防波堤延長の経緯
宇多 ここは砂の堆積で海岸線が最大約330m前進した場所で、とにかくものすごい量の砂がたまっていて、今もたまりつつあるところです。まるで時代劇に出てくるような荒涼とした殺風景な場所です。日本ではこういう砂丘地というのはほとんど消えてしまったので、むしろこういう海岸は珍しくなっています。
ここは膨大な量の砂がたまる一方で、仕方ないから取りあえずこういうブロックの製作ヤードにしているんです。だから一般の人はほとんど来ない。

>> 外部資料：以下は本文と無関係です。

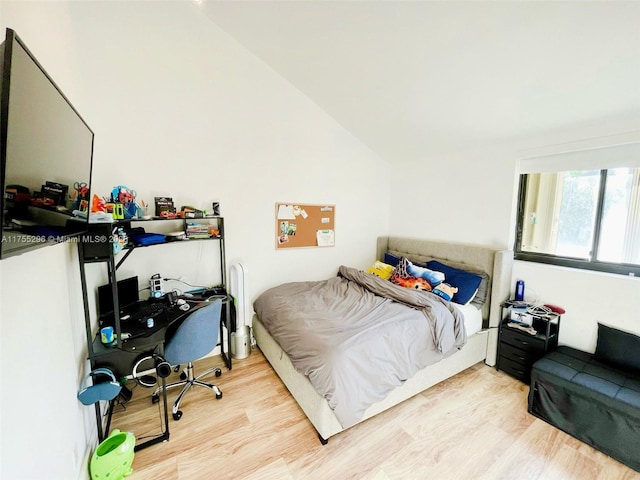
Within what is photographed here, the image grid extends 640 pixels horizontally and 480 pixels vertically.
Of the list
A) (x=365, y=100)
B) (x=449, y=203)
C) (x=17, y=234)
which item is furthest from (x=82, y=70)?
(x=449, y=203)

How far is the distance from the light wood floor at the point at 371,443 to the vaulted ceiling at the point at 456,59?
7.82 feet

ここ片貝漁港での砂との闘いを説明しましょう。まず防波堤を伸ばす。するとここみたいにだんだん砂がたまるでしょう。だからもっと深い沖まで防波堤を伸ばすでしょう。そうするとまたたまる。さらにもっと伸ばす。ということで、結局同じことが何度も繰り返されている。だから、漁港をつくるほうの立場からすると、非常にやっかいなことになるんです。
そうして、もともとの海岸線から砂丘が沖合方向に最大が300m延びて、300m×4000mの3角状の広大な土地が出来上がった。それで、今度は風が吹くと飛砂によって砂丘が出来る。植生が生えるとある程度固定化されるんですけど、それがないところはどんどん飛ばされるということです。